### Document passage
....

Clean Vs Power Clean

Clean: Lifting of the bar from the ground onto the shoulders by catching it in a full front squat position, and then lifting it up.

Powerclean: Lifting the bar from the ground onto the shoulders without squatting down to below parallel (hip crease below top of knee)

Two simple definitions that probably need to be explained in greater detail. For you crossfitters the terms clean and squat clean are interchangable here. That being said, I'm not a crossfitter and I will use the terms the way USAW deems fit. Clean and Powerclean. A lot of coaches and athletes fell that the clean and the power clean are very similar pulls and that they should be used to replace one another. I'd say that's a sort of true statement. If we compared the pull of the snatch and the clean it'd be like apples and oranges. However, if we compared the pulls of the powerclean and clean it's like comparing red and granny smith apples.

This isn't always the case, but in most instances a novice or intermediate athlete will change the way they pull and move their feet. So let's talk about some of the key steps of a powerclean. Before you pull the bar you need to get a solid start position. Start with your butt down, chest up and over the bar, a flat neutral back, and the bar rolled towards your shin.

The next step in the lift is called the 1st pull. This happens when the bar is scraped up the front of the shins. In most cases the lifter will raise their butt in the air significantly in preparation of the second pull.

Once the bar has reached the knees, the lifter will engage their hips by driving their knees back under the bar as it slides up their legs maintaining bar/quad contact. This is the second pull, and it must be significantly faster than the first pull to create an airborne barbell. At peak velocity the bar will be pushed vertically by the hips and pulled even higher by the shrug.

The moment that the bar is given its peak velocity (the fastest speed the bar reaches during the lift) the athlete is in whats called triple extension. This occurs when the ankles, knee, and hips are all pushed into full extension. It's at this point that the athlete has one of two choices to make; catch high or catch low.

....

### Entries supplied
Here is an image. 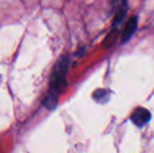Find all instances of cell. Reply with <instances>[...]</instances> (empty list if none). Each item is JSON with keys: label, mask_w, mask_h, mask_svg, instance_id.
Returning <instances> with one entry per match:
<instances>
[{"label": "cell", "mask_w": 154, "mask_h": 153, "mask_svg": "<svg viewBox=\"0 0 154 153\" xmlns=\"http://www.w3.org/2000/svg\"><path fill=\"white\" fill-rule=\"evenodd\" d=\"M68 58L61 57L54 65L49 79V91L55 94L61 93L67 85L66 74L68 69Z\"/></svg>", "instance_id": "6da1fadb"}, {"label": "cell", "mask_w": 154, "mask_h": 153, "mask_svg": "<svg viewBox=\"0 0 154 153\" xmlns=\"http://www.w3.org/2000/svg\"><path fill=\"white\" fill-rule=\"evenodd\" d=\"M127 2L128 0H121L120 6H119L118 11H116V14L114 16L113 20V26L116 27L119 25H121V23L123 22V20L125 19L126 13H127Z\"/></svg>", "instance_id": "277c9868"}, {"label": "cell", "mask_w": 154, "mask_h": 153, "mask_svg": "<svg viewBox=\"0 0 154 153\" xmlns=\"http://www.w3.org/2000/svg\"><path fill=\"white\" fill-rule=\"evenodd\" d=\"M92 96H93V99H94V101L103 104V103H106L109 100L110 93L108 90L104 89V88H100V89H97L93 92Z\"/></svg>", "instance_id": "8992f818"}, {"label": "cell", "mask_w": 154, "mask_h": 153, "mask_svg": "<svg viewBox=\"0 0 154 153\" xmlns=\"http://www.w3.org/2000/svg\"><path fill=\"white\" fill-rule=\"evenodd\" d=\"M130 120L137 127H143L148 124L149 121L151 120V113L148 109L144 107H138L133 111V113L130 116Z\"/></svg>", "instance_id": "7a4b0ae2"}, {"label": "cell", "mask_w": 154, "mask_h": 153, "mask_svg": "<svg viewBox=\"0 0 154 153\" xmlns=\"http://www.w3.org/2000/svg\"><path fill=\"white\" fill-rule=\"evenodd\" d=\"M43 106L46 107L47 109H54L56 106H57L58 104V96L55 93H53V92L48 91V93L46 94V96L44 98V100H43L42 102Z\"/></svg>", "instance_id": "5b68a950"}, {"label": "cell", "mask_w": 154, "mask_h": 153, "mask_svg": "<svg viewBox=\"0 0 154 153\" xmlns=\"http://www.w3.org/2000/svg\"><path fill=\"white\" fill-rule=\"evenodd\" d=\"M137 27V17L133 16L128 20L125 29H124L123 35H122V43H126L130 38L133 36L134 32L136 31Z\"/></svg>", "instance_id": "3957f363"}]
</instances>
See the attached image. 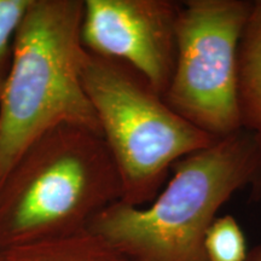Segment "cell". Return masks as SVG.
Masks as SVG:
<instances>
[{
    "instance_id": "6da1fadb",
    "label": "cell",
    "mask_w": 261,
    "mask_h": 261,
    "mask_svg": "<svg viewBox=\"0 0 261 261\" xmlns=\"http://www.w3.org/2000/svg\"><path fill=\"white\" fill-rule=\"evenodd\" d=\"M172 177L148 207L117 201L89 230L128 261H208L205 234L237 192L261 190V149L246 129L217 139L173 165Z\"/></svg>"
},
{
    "instance_id": "7a4b0ae2",
    "label": "cell",
    "mask_w": 261,
    "mask_h": 261,
    "mask_svg": "<svg viewBox=\"0 0 261 261\" xmlns=\"http://www.w3.org/2000/svg\"><path fill=\"white\" fill-rule=\"evenodd\" d=\"M121 197L102 135L76 125L55 127L22 152L0 182V253L89 230Z\"/></svg>"
},
{
    "instance_id": "3957f363",
    "label": "cell",
    "mask_w": 261,
    "mask_h": 261,
    "mask_svg": "<svg viewBox=\"0 0 261 261\" xmlns=\"http://www.w3.org/2000/svg\"><path fill=\"white\" fill-rule=\"evenodd\" d=\"M83 11L84 0L31 2L0 93V182L22 152L55 127L100 133L83 84Z\"/></svg>"
},
{
    "instance_id": "277c9868",
    "label": "cell",
    "mask_w": 261,
    "mask_h": 261,
    "mask_svg": "<svg viewBox=\"0 0 261 261\" xmlns=\"http://www.w3.org/2000/svg\"><path fill=\"white\" fill-rule=\"evenodd\" d=\"M83 84L119 172L123 203H151L178 160L217 140L173 112L123 62L86 51Z\"/></svg>"
},
{
    "instance_id": "5b68a950",
    "label": "cell",
    "mask_w": 261,
    "mask_h": 261,
    "mask_svg": "<svg viewBox=\"0 0 261 261\" xmlns=\"http://www.w3.org/2000/svg\"><path fill=\"white\" fill-rule=\"evenodd\" d=\"M253 5L250 0L181 2L177 60L163 99L173 112L214 139L242 129L237 55Z\"/></svg>"
},
{
    "instance_id": "8992f818",
    "label": "cell",
    "mask_w": 261,
    "mask_h": 261,
    "mask_svg": "<svg viewBox=\"0 0 261 261\" xmlns=\"http://www.w3.org/2000/svg\"><path fill=\"white\" fill-rule=\"evenodd\" d=\"M181 2L84 0L81 42L99 57L123 62L163 97L177 60Z\"/></svg>"
},
{
    "instance_id": "52a82bcc",
    "label": "cell",
    "mask_w": 261,
    "mask_h": 261,
    "mask_svg": "<svg viewBox=\"0 0 261 261\" xmlns=\"http://www.w3.org/2000/svg\"><path fill=\"white\" fill-rule=\"evenodd\" d=\"M237 97L241 126L261 149V0L254 2L238 45Z\"/></svg>"
},
{
    "instance_id": "ba28073f",
    "label": "cell",
    "mask_w": 261,
    "mask_h": 261,
    "mask_svg": "<svg viewBox=\"0 0 261 261\" xmlns=\"http://www.w3.org/2000/svg\"><path fill=\"white\" fill-rule=\"evenodd\" d=\"M0 261H128L112 243L86 230L0 253Z\"/></svg>"
},
{
    "instance_id": "9c48e42d",
    "label": "cell",
    "mask_w": 261,
    "mask_h": 261,
    "mask_svg": "<svg viewBox=\"0 0 261 261\" xmlns=\"http://www.w3.org/2000/svg\"><path fill=\"white\" fill-rule=\"evenodd\" d=\"M208 261H246L248 248L242 227L232 215L218 217L205 234Z\"/></svg>"
},
{
    "instance_id": "30bf717a",
    "label": "cell",
    "mask_w": 261,
    "mask_h": 261,
    "mask_svg": "<svg viewBox=\"0 0 261 261\" xmlns=\"http://www.w3.org/2000/svg\"><path fill=\"white\" fill-rule=\"evenodd\" d=\"M32 0H0V93L11 64L16 35Z\"/></svg>"
},
{
    "instance_id": "8fae6325",
    "label": "cell",
    "mask_w": 261,
    "mask_h": 261,
    "mask_svg": "<svg viewBox=\"0 0 261 261\" xmlns=\"http://www.w3.org/2000/svg\"><path fill=\"white\" fill-rule=\"evenodd\" d=\"M246 261H261V243L248 250Z\"/></svg>"
}]
</instances>
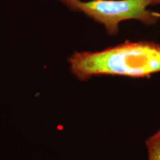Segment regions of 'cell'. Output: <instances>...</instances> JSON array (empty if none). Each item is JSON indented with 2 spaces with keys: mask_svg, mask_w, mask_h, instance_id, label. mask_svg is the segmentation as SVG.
Returning <instances> with one entry per match:
<instances>
[{
  "mask_svg": "<svg viewBox=\"0 0 160 160\" xmlns=\"http://www.w3.org/2000/svg\"><path fill=\"white\" fill-rule=\"evenodd\" d=\"M72 11L81 12L101 24L108 34L116 36L119 24L128 20H137L145 25H155L160 19L158 13L148 9L150 0H59Z\"/></svg>",
  "mask_w": 160,
  "mask_h": 160,
  "instance_id": "2",
  "label": "cell"
},
{
  "mask_svg": "<svg viewBox=\"0 0 160 160\" xmlns=\"http://www.w3.org/2000/svg\"><path fill=\"white\" fill-rule=\"evenodd\" d=\"M152 5H160V0H150Z\"/></svg>",
  "mask_w": 160,
  "mask_h": 160,
  "instance_id": "4",
  "label": "cell"
},
{
  "mask_svg": "<svg viewBox=\"0 0 160 160\" xmlns=\"http://www.w3.org/2000/svg\"><path fill=\"white\" fill-rule=\"evenodd\" d=\"M68 62L72 73L81 80L99 75L149 77L160 72V44L125 41L99 51L75 52Z\"/></svg>",
  "mask_w": 160,
  "mask_h": 160,
  "instance_id": "1",
  "label": "cell"
},
{
  "mask_svg": "<svg viewBox=\"0 0 160 160\" xmlns=\"http://www.w3.org/2000/svg\"><path fill=\"white\" fill-rule=\"evenodd\" d=\"M148 160H160V129L145 142Z\"/></svg>",
  "mask_w": 160,
  "mask_h": 160,
  "instance_id": "3",
  "label": "cell"
}]
</instances>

....

Pick up the article on the clean and power clean after its final sentence and continue it.

POWERCLEAN occurs when the bar is shelfed and caught above parallel. Once secured the lifter stands up completely to finish the move. In newer lifters the power clean usually results in a more aggressive second pull and an exaggerated spreading of the feet. In more advanced lifters, the powerclean will be done just as technically as the clean.

The CLEAN on the other hand will be caught during the decent. By squatting completely underneath the bar the athlete creates the potential to move more weight by not having to lift it as high. Most research concludes that maximal power production occurs with 70% of the cleans 1RM. This means that most athletes create the most power (weight/speed) and can lift the bar optimally high with this percentage. As the weight increases, the potential to lift the bar higher decreases. This forces an athlete to catch it lower and lower. The best way to catch a clean is bar shelfing the bar during the squat decent, but not at the bottom of the squat. By catching the bar with a few more inches to squat, the athlete gives themselves an opportunity to catch and slow down the crashing of the barbell on them. Once the bar is caught the lifter simply has to stand up to finish the move.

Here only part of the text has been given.